**Text excerpt**
------------------------------------------------------------

Spotlight on UQ in India

19 May 2016
Emma Natty records fellow journalism student Ellen Carseldine presenting a piece to camera in New Delhi.

Strengthening commercial capabilities and opportunities for cutting-edge research of global significance make India a priority for UQ’s aim to become Australia’s most globally connected university.

Amid widespread poverty, corruption and inadequate public health, India has emerged as the seventh largest and one of the fastest-growing economies in the world.

UQ has enjoyed strong academic links with India for more than 50 years, and this bilateral relationship is an important strategic partnership for the Australian government, attracting significant national investments and initiatives.

Deputy Vice-Chancellor (International) Professor Monique Skidmore said the relationship had a strong focus on joint research.

“India’s booming economy aligns with UQ’s focus on collaboration through innovative business models with increasing entrepreneurship among students and researchers,” Skidmore said.

------------------------------------------------------------

**Your tasks**
1. Please quote the part of the UQ in India article that opens with the words containing "19 May 2016" and closes with "in the world.".
2. Write what comes next in the article on UQ's ties with India, starting after its last sentence.

[Rows of spatial question data]
------------------------------------------------------------

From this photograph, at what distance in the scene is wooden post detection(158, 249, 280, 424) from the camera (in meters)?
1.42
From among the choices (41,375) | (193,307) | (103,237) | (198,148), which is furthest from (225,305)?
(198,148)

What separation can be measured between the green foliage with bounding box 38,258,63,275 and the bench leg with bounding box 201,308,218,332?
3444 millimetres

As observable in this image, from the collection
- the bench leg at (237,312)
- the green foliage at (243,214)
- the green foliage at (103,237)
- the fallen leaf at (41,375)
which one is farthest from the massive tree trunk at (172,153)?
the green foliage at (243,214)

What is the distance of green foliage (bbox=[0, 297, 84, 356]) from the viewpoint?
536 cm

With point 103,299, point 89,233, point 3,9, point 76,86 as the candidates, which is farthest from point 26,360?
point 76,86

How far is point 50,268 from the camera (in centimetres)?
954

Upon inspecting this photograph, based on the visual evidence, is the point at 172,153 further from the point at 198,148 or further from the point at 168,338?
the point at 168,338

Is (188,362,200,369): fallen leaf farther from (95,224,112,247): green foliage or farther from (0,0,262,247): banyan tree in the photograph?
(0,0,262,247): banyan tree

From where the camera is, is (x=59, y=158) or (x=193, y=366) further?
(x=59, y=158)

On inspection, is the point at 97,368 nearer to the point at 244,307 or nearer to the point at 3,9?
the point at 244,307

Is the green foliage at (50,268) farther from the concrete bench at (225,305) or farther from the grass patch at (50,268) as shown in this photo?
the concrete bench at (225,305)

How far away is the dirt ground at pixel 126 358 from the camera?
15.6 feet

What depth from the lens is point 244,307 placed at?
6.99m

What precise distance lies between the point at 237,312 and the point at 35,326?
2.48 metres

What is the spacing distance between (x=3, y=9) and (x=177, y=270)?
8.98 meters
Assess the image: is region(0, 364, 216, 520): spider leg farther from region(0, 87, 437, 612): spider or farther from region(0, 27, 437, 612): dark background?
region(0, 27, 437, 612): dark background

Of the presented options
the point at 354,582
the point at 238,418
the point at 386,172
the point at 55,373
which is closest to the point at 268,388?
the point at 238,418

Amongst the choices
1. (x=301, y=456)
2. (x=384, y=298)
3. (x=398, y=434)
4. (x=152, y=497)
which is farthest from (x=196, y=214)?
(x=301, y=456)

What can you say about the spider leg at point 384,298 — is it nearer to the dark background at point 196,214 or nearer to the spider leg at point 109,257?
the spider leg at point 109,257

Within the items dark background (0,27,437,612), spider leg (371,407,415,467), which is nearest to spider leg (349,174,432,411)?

------------------------------------------------------------

**Answers provided**
1.
19 May 2016
Emma Natty records fellow journalism student Ellen Carseldine presenting a piece to camera in New Delhi.

Strengthening commercial capabilities and opportunities for cutting-edge research of global significance make India a priority for UQ’s aim to become Australia’s most globally connected university.

Amid widespread poverty, corruption and inadequate public health, India has emerged as the seventh largest and one of the fastest-growing economies in the world.

2.
“Engaging Indian industry partners will offer unique opportunities for internships, commercialisation prospects and developing strong research initiatives.

“It will also help to meet the increasing student, industry and government demand to produce graduates with global experience.”

Indian student enrolments in UQ coursework and research programs have increased from 175 in 2011 to 330 in 2015. UQ has 1699 Indian alumni and 69 Indian academic staff members, including four professors and six associate professors.

The Institute of Modern Languages has taught Hindi since 1967, with growing popularity requiring an increase in teaching staff.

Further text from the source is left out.